What is required - Copy these records verbatim, but omit the pictures from your copy.

---- Records for processing

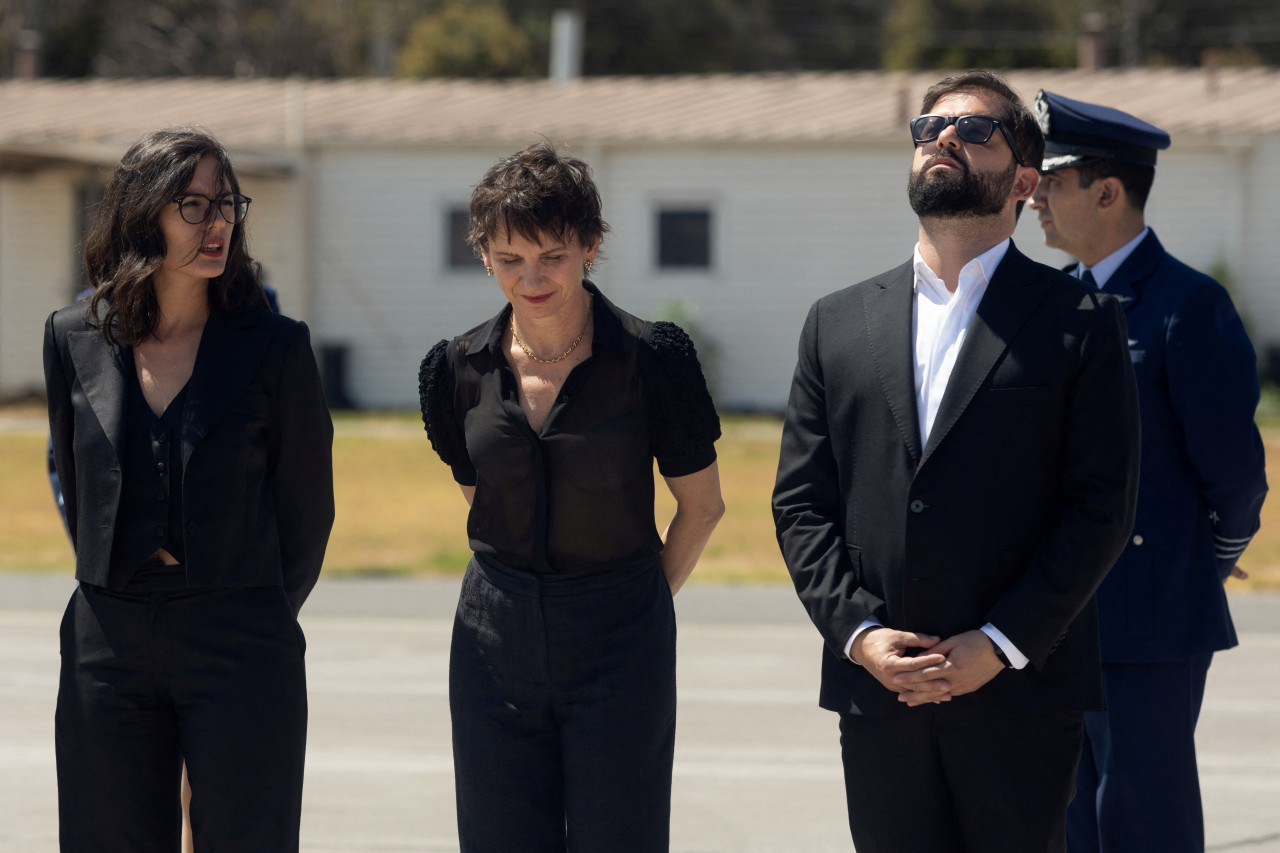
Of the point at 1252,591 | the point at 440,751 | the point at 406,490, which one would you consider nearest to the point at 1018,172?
the point at 440,751

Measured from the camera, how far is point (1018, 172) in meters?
3.54

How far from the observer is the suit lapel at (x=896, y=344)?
137 inches

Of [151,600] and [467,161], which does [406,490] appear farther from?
[151,600]

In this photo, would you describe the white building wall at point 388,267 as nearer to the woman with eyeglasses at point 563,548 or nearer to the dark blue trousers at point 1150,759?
the dark blue trousers at point 1150,759

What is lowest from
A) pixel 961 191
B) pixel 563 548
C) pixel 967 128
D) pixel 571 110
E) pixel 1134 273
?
pixel 563 548

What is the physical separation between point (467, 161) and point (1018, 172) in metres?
21.0

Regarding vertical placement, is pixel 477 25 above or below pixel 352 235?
above

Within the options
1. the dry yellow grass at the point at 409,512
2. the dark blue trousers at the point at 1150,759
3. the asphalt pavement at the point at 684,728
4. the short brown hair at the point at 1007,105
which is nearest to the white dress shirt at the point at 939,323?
the short brown hair at the point at 1007,105

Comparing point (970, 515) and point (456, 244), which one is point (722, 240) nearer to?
point (456, 244)

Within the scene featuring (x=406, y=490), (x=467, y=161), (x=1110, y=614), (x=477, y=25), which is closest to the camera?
(x=1110, y=614)

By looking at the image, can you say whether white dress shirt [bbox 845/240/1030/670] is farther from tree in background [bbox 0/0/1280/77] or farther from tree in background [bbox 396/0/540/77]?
tree in background [bbox 0/0/1280/77]

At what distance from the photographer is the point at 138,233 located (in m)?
3.72

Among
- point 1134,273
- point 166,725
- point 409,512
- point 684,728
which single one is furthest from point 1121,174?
point 409,512

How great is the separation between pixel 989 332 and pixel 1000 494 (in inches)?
14.0
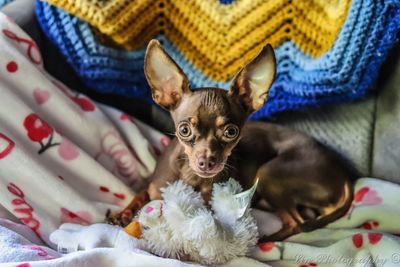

--------

Task output -
Of the point at 1252,591 | the point at 440,751 | the point at 406,490, which one would you consider nearest to the point at 1018,172?
the point at 440,751

Measured from the camera, how far is point (1018, 172) in meters?
3.54

How far from the observer is the suit lapel at (x=896, y=344)?
137 inches

Of [151,600] and [467,161], which does [406,490] appear farther from?
[151,600]

In this photo, would you describe the white building wall at point 388,267 as nearer to the woman with eyeglasses at point 563,548 or nearer to the dark blue trousers at point 1150,759?
the dark blue trousers at point 1150,759

What is lowest from
A) pixel 961 191
B) pixel 563 548
C) pixel 967 128
D) pixel 571 110
E) pixel 1134 273
?
pixel 563 548

What is the physical separation between point (467, 161) and point (1018, 172) in metres?
21.0

Regarding vertical placement, is pixel 477 25 above or below pixel 352 235?
above

Within the options
1. the dry yellow grass at the point at 409,512
2. the dark blue trousers at the point at 1150,759
3. the asphalt pavement at the point at 684,728
4. the short brown hair at the point at 1007,105
which is nearest to the white dress shirt at the point at 939,323?
the short brown hair at the point at 1007,105

Comparing point (970, 515) and point (456, 244), which one is point (722, 240) nearer to?
point (456, 244)

Within the scene featuring (x=406, y=490), (x=467, y=161), (x=1110, y=614), (x=477, y=25), which is closest to the camera?
(x=1110, y=614)

By looking at the image, can you say whether white dress shirt [bbox 845/240/1030/670] is farther from tree in background [bbox 0/0/1280/77] or farther from tree in background [bbox 396/0/540/77]?
tree in background [bbox 0/0/1280/77]

At what distance from the photographer is the point at 138,233 located (in m)?
3.72

Among
- point 1134,273
- point 166,725
- point 409,512
- point 684,728
which single one is furthest from point 1121,174?
point 409,512

How great is the separation between pixel 989 332 and pixel 1000 494 (in inches)?
14.0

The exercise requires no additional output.